═════ Extracted text ═════
Law is a different language and attorneys had to go to
school to learn this language of the law, he said.
As
far as settlement is concerned, he said that right now the retirees will be
getting at least 75 percent of their benefits.
Absent
their efforts at securing a settlement, a little over a year ago, Jorgensen
said the CNMI wanted the retirees to take a 58 percent cut and receive 42
percent of their benefits at most.
As
to the failed bankruptcy petition spearheaded by the Fund, Jorgensen said the
Fund through its advisers retained a law firm from Boston, which include a
classmate of one of the Fund lawyers.
Jorgensen
was referring to Brown Rudnick LLP’s Jeremy Coffey.
This
failed bankruptcy effort generated a bill in favor of the firm in the amount of
about $800,000.
Jorgensen
said the outcome of the bankruptcy petition should have been known to those
advising the Fund.
He credited Governor Eloy S. Inos for “his wisdom in this
process.”
“The
governor is instrumental in having a fresh look at this situation,” he said.
He
said Governor Inos “exercised admirable wisdom and objectivity in reassessing
the situation following the departure of his predecessor.
He
said the governor had the best interests of the public and the beneficiaries in
mind.
“We
all concurred with his view,” he said.
He
asked the retirees not to rush to judgment and not to opt out of the
settlement.
Jorgensen said the class counsel’s fees and costs and the
settlement agreement are two separate issues.
As
to some leaders suggesting the retirees should opt out of the settlement,
Jorgensen said this course of action might be detrimental to people.
“They
will not be getting anything. They will have no benefits. They will have to
hire a lawyer if they opt out,” he said.
THE
total amount of the class counsel’s fees is now $40 million after
Timothy Lord on Friday submitted to the federal court his request for an
award of attorney’s fees and costs.
Former plaintiff counsel Timothy R. Lord filed his petition for an award of attorney’s fees on Sept. 13 in federal court.
Based on Lord’s petition, under the
lodestar method, he is asking for an award of attorney fees for 717.4
hours at $325 an hour, totaling $233,155.
═════ Input data ═════
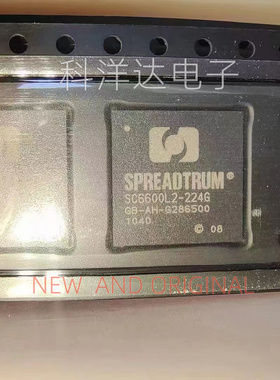 SC6600L2-224G 手机机CPU处理器 BGA12*12  BOM配单一站式采购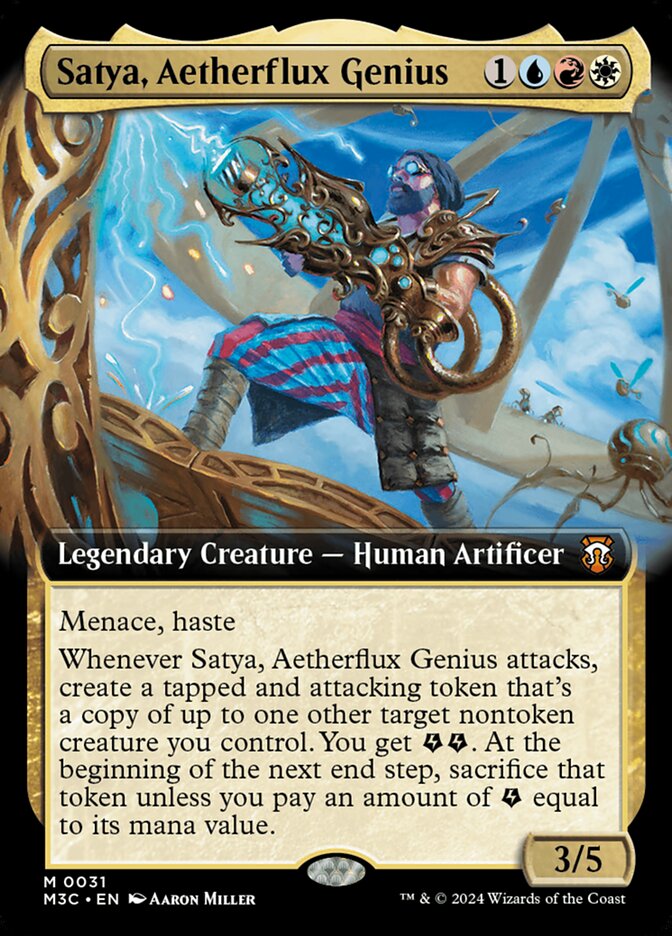 Satya, Aetherflux Genius (Modern Horizons 3 Commander #31)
═════
_Work order A_. Please reproduce part of the retirees' settlement article above, beginning at the words "Former plaintiff counsel" and stopping after "hour, totaling $233,155.".
_Work order B_. Continue the retirees' settlement article from its last sentence, writing what comes next.

_Task output A_.
Former plaintiff counsel Timothy R. Lord filed his petition for an award of attorney’s fees on Sept. 13 in federal court.
Based on Lord’s petition, under the
lodestar method, he is asking for an award of attorney fees for 717.4
hours at $325 an hour, totaling $233,155.

_Task output B_.
His paralegal Shawn Adams worked an additional 34.5 hjours at $175 an hour for a total of $6,037.50.
Lord’s and Adams’ cumulative base reached $239,192.50.
If the multiplier 15 were to be applied, this would yield an award of $3,587,887.50.
Under
the percentage-of-the-fund approach, Lord said, “Given the enormous
risk undertaken in taking this case, and the excellent results for the
class, Lord proposes that 1 percent of the value of the benefit to the
Fund is an appropriate award under the percentage of the fund approach.”
He said a 1 percent attorney fee award would yield an attorney fee award to Lord of $5,912,192.29.
According to Wikipedia, “lodestar” refers to a method of computing attorney’s fees whereby the court must multiply the number of hours reasonably spent by counsel by a reasonable hourly rate. This
figure can then be adjusted upward or downward for certain factors
known as multipliers, such as contingency and the quality of the work
performed, to arrive at a final fee. Under the lodestar method, the most heavily weighted multipliers are the time and labor required.
If
Lord’s $3.5 million fee is added to the amount requested by the other
lawyers ($17.5 million, Bronster Hoshibata A Law Corp.; $18.65 million,
Bruce L. Jorgensen; $1.012 million, Stephen Woodruff) the class
counsel’s fees will total $40.73 million or approximately 6 percent of
the net benefit obtained by the class from the settlement or
$591,219,299.
This
is 31.9 percent less than what would be owed the attorneys if the Ninth
Circuit’s standard of 25 percent were to be followed. Twenty-five
percent of the benefit obtained for the class in this case would mean
$147,804,824.75 for the plaintiff’s lawyers.
California-based Lord stated in his petition that he was with Bruce L. Jorgensen at the very beginning of the lawsuit.
He said it was Jorgensen who contacted
him regarding the potential action against the CNMI government to
recover on a default judgment obtained by the Retirement Fund against
the government for its refusal to meet payment obligations to the
retirees.
On June 29, 2009, the Superior Court entered its judgment that found P.L. 15-15 unconstitutional.
This law allowed a contribution holiday for close to two years.
This resulted in the Retirement Fund drawing from its investment corpus to pay the retirees’ pensions.
The Superior Court entered a judgment in
favor of the Retirement Fund in the amount of $23 1,689,475. This
judgment rose to $336 million in 2011.
According to Lord, realizing that the
Fund’s solvency and the retirees’ security were on the line, he sent a
proposal to the Fund to represent it in an action in federal court which
he said was rejected by the pension agency.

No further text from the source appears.